Processes arrays based on content type:

import transmog as tm

data = {
    "product": {
        "name": "Laptop",
        "tags": ["electronics", "computers"],  # Simple array - kept as native
        "reviews": [  # Complex array - extracted to child table
            {"rating": 5, "comment": "Excellent"},
            {"rating": 4, "comment": "Good value"}
        ]
    }
}

result = tm.flatten(data, name="products")

print(result.main)
# [
#   {
#     'product_name': 'Laptop',
#     'product_tags': ['electronics', 'computers'],  # Native array
#     '_id': '...',
#     '_timestamp': '...'
#   }
# ]

print(result.tables["products_reviews"])
# [
#   {'rating': 5, 'comment': 'Excellent', '_parent_id': '...', '_id': '...'},
#   {'rating': 4, 'comment': 'Good value', '_parent_id': '...', '_id': '...'}
# ]

Simple arrays contain only primitive values (strings, numbers, booleans, null). Complex arrays contain objects or nested structures.

Tip

When to use SMART mode

Default choice for most use cases. Balances data normalization with simplicity by keeping simple lists inline while properly normalizing complex nested data.

SEPARATE Mode¶

Extract all arrays into child tables:

config = tm.TransmogConfig(array_mode=tm.ArrayMode.SEPARATE)
result = tm.flatten(data, name="products", config=config)
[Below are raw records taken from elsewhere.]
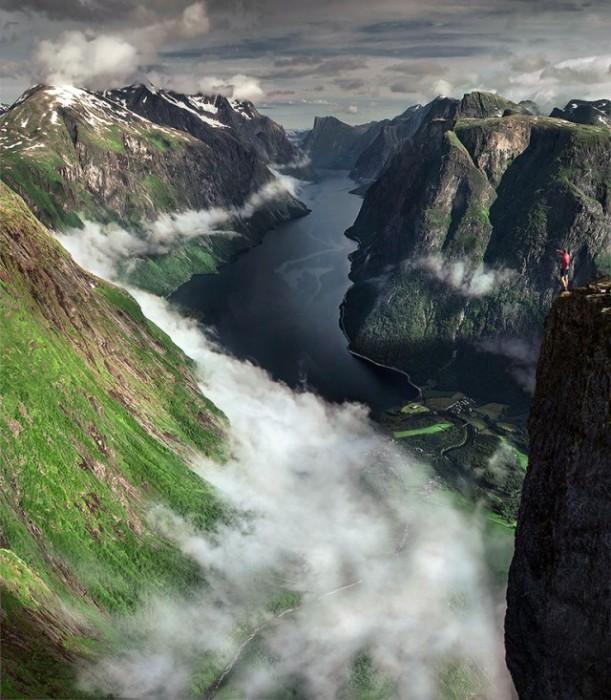 Захватывающие дух горные склоны.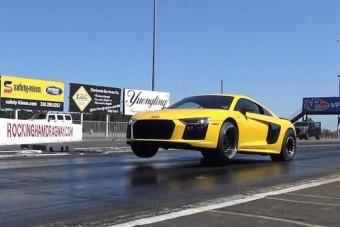 Pusztítóan gyors a 2000 lóerős Audi R8-as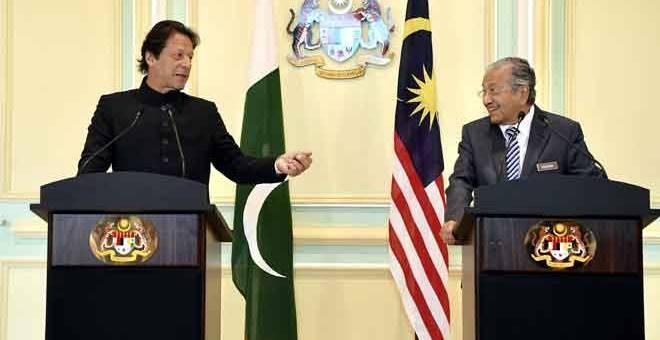 MESRA: Dr Mahathir semasa sidang media bersama rakan sejawat Imran Khan di Bangunan Perdana Putra, Putrajaya semalam. — Gambar Bernama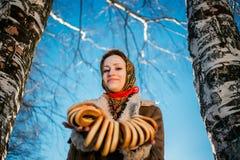 年轻美丽的妇女在全国俄国随员在多雪的冬天 图库摄影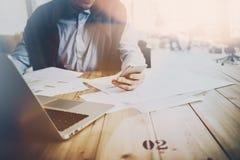 Coworking świat i początkowy czas Dorosły biznesmen pracuje przy drewnianym stołem z nowym biznesowym projektem Mężczyzna macanie zdjęcie stock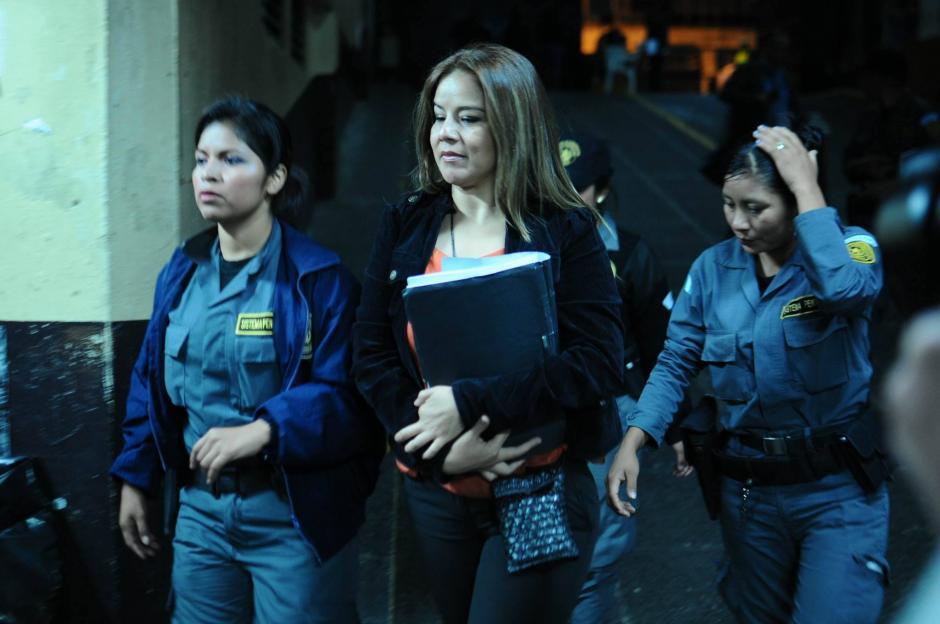 La Exintendente de Aduanas, Claudia Méndez Asencio fue la primera en ser trasladada hacia la Torre de Tribunales. (Foto: Alejandro Balán/Soy502)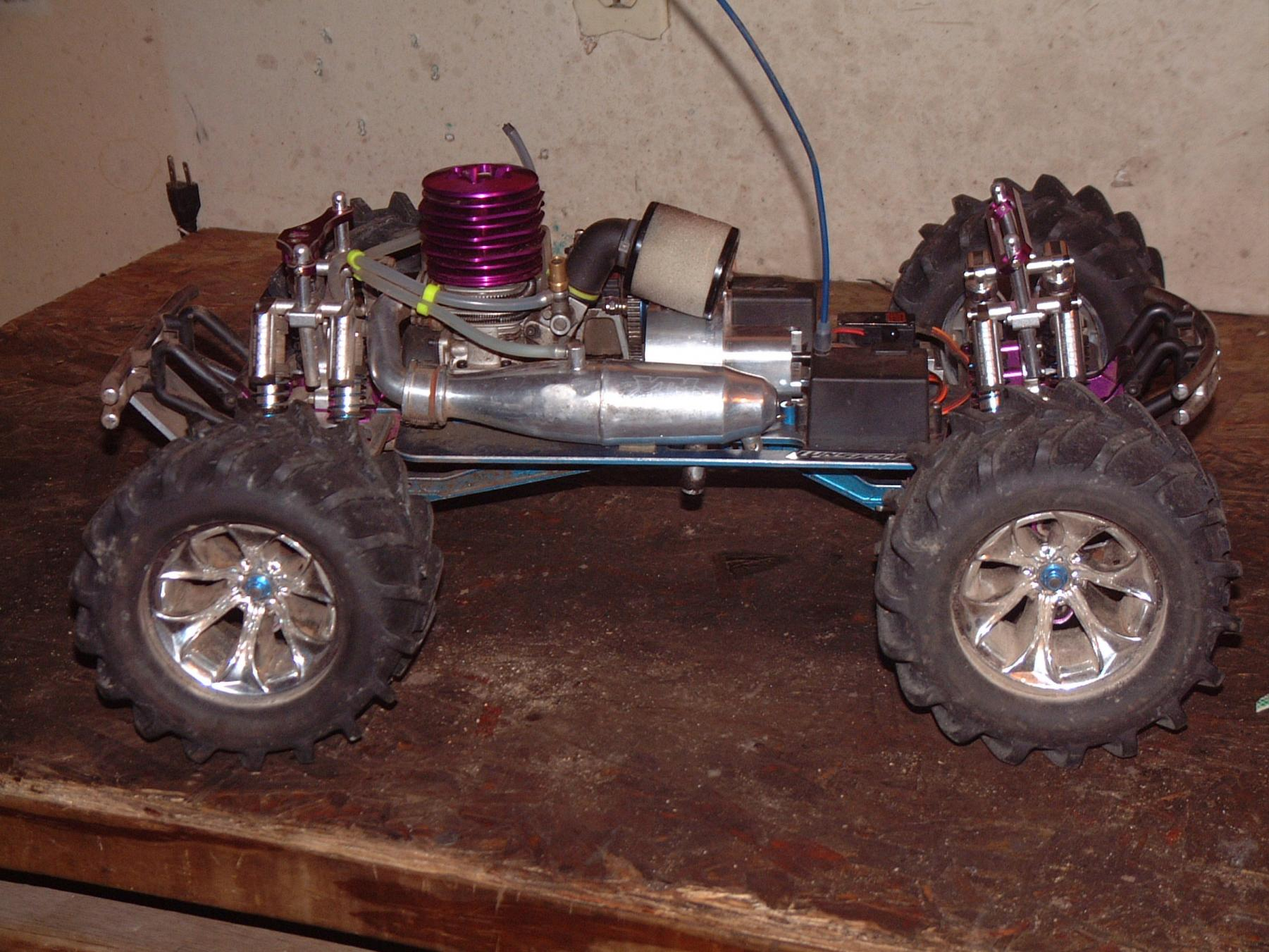 Confused. Tmaxx 3 speed tranny Hot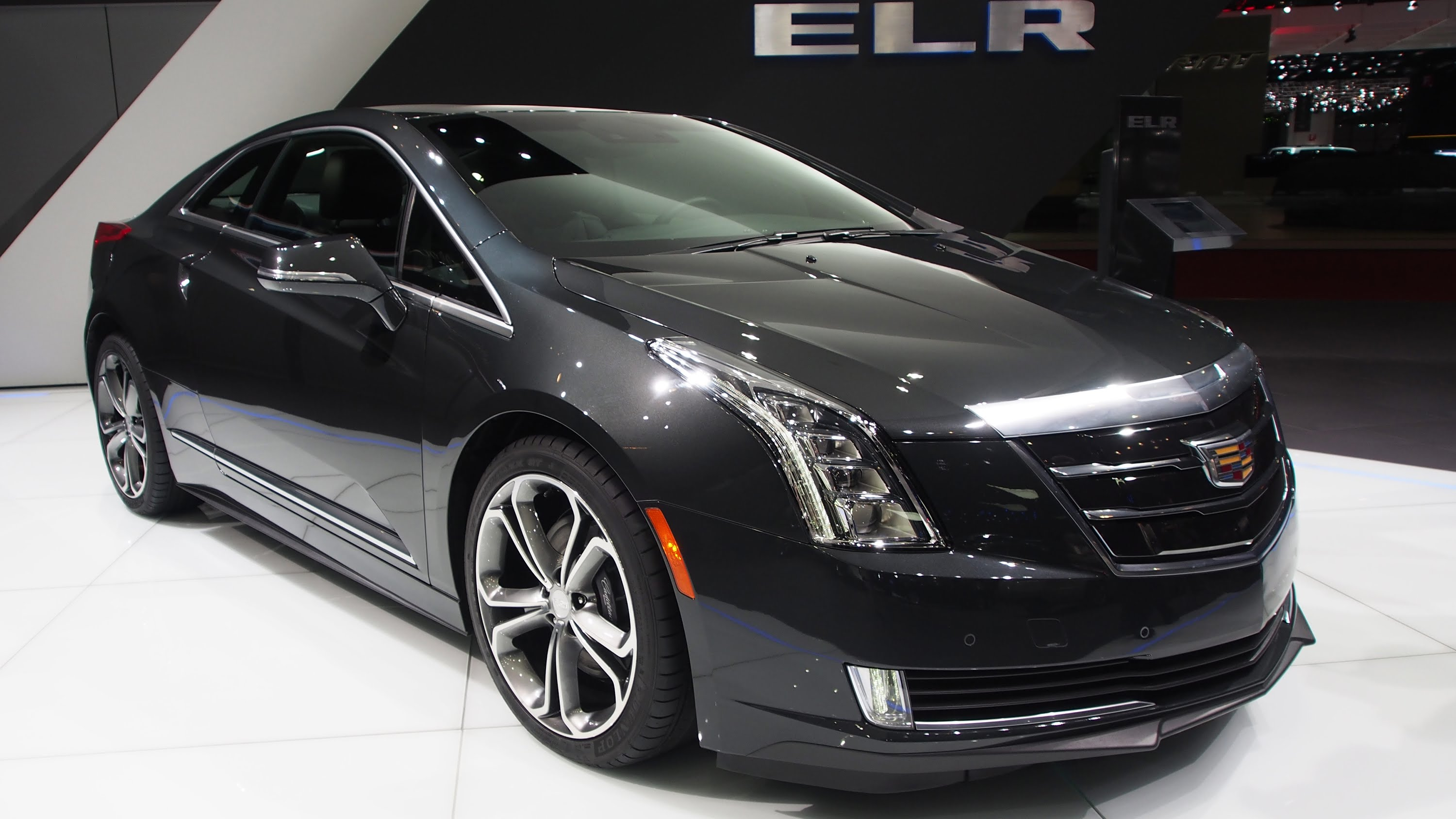 sedan view ratings prices front and xts car fwd l specs overview models photos review the connection door cadillac angular exterior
# All arrays become separate tables
print(result.tables.keys())
# ['products_tags', 'products_reviews']

Tip

When to use SEPARATE mode

Choose SEPARATE when:

Child records need to be queried independently
Building a fully normalized relational schema
Array items have their own identity or lifecycle
Performing analytics that aggregate across array items

INLINE Mode¶

Keep arrays as JSON strings:

config = tm.TransmogConfig(array_mode=tm.ArrayMode.INLINE)
result = tm.flatten(data, name="products", config=config)

print(result.main)
# [
#   {
#     'product_name': 'Laptop',
#     'product_tags': '["electronics", "computers"]',
#     'product_reviews': '[{"rating": 5, ...}]',
#     '_id': '...'
#   }
# ]

Tip

When to use INLINE mode

Choose INLINE when:

Arrays are treated as opaque blobs
Downstream systems parse JSON natively
Preserving exact array structure is important
Minimizing table count is a priority

SKIP Mode¶

Ignore arrays entirely:

config = tm.TransmogConfig(array_mode=tm.ArrayMode.SKIP)
result = tm.flatten(data, name="products", config=config)
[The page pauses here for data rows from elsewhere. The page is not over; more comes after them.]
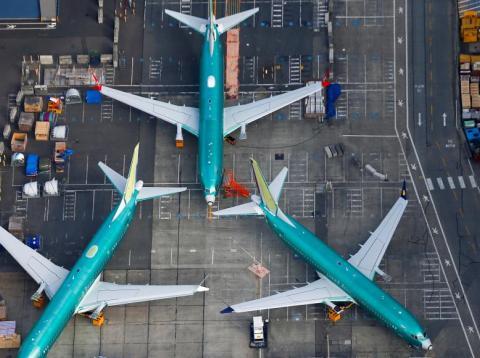 Una foto aérea de los aviones Boeing 737 MAX estacionados en la pista de la fábrica de Boeing en Renton, Washington, EEUU.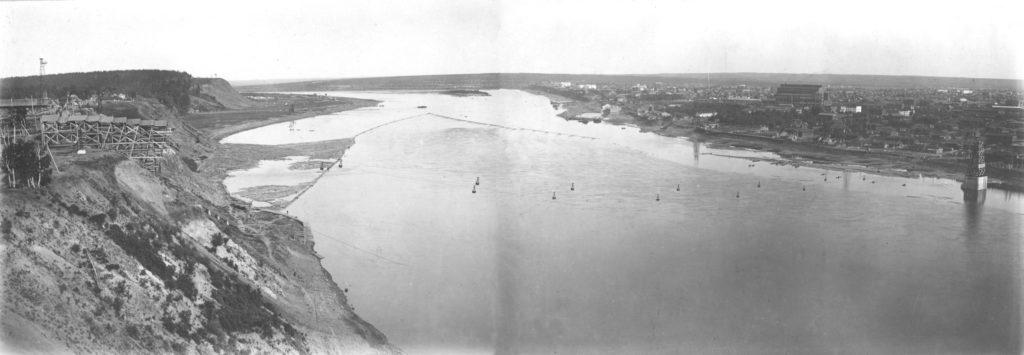 Вид на г.Кемерово с правого берега р.Томь. Начало строительства Кемеровской ГРЭС, 1930 г.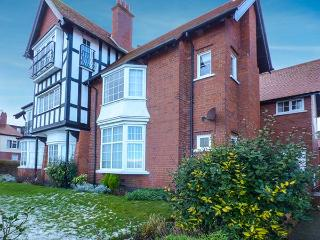 WOODCROFT COURT, seaside location, off road parking, shared garden in Bridlington, Ref 20913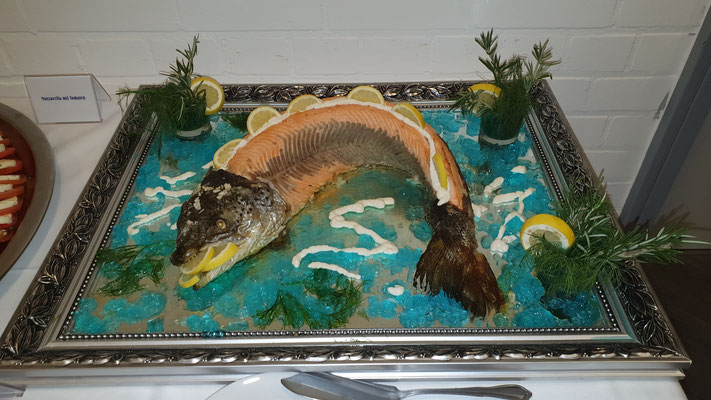 Geräucherter Fisch am Stück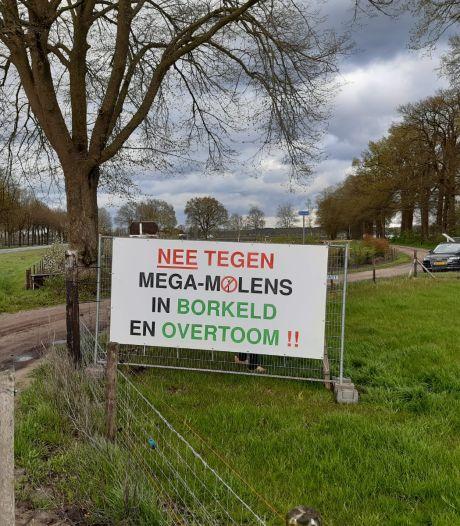 Spandoeken opgehangen tegen windmolens in Rijssen en Holten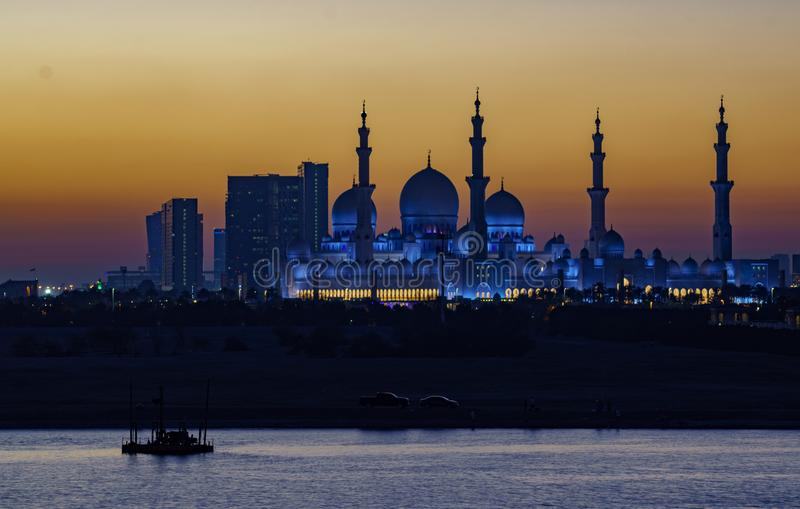 Sjeik Zayed Mosque zoals die bij nacht wordt gezien stock fotografie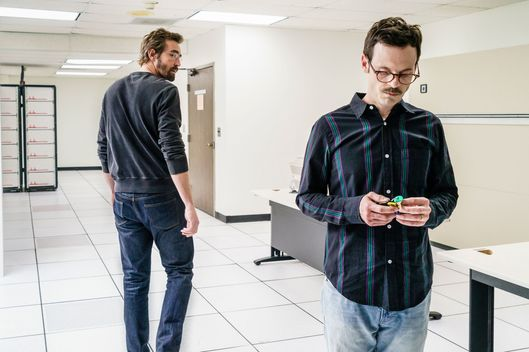 Lee Pace as Joe MacMillan, Scoot McNairy as Gordon Clark - Halt and Catch Fire _ Season 3, Episode 7  - Photo Credit: Tina Rowden/AMC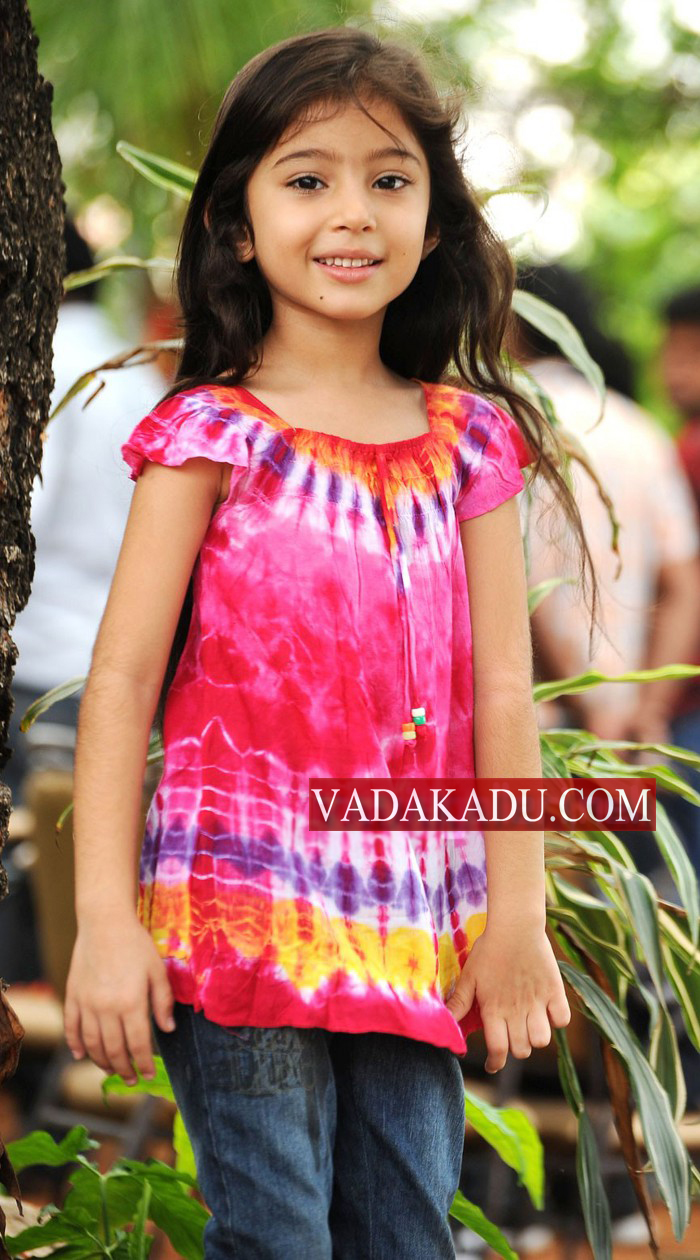 New Bollywood Girl Wallpaper Beautifull Sexy Girls Wallpapers Tamil Movie Deiva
# Only scalar fields are included
print(result.main)
# [{'product_name': 'Laptop', '_id': '...'}]

Tip

When to use SKIP mode

Choose SKIP when:

Arrays are not relevant to the analysis
Extracting only top-level scalar fields
Reducing output size by excluding nested data

Nested Arrays¶

Arrays can contain objects with nested arrays, creating multi-level hierarchies:

data = {
    "company": "TechCorp",
    "departments": [
        {
            "name": "Engineering",
            "teams": [
                {"name": "Frontend", "size": 5},
                {"name": "Backend", "size": 8}
            ]
        }
    ]
}

config = tm.TransmogConfig(array_mode=tm.ArrayMode.SEPARATE)
result = tm.flatten(data, name="company", config=config)

# Creates multi-level hierarchy
print(list(result.all_tables.keys()))
# ['company', 'company_departments', 'company_departments_teams']

Each level maintains parent-child relationships through _parent_id fields.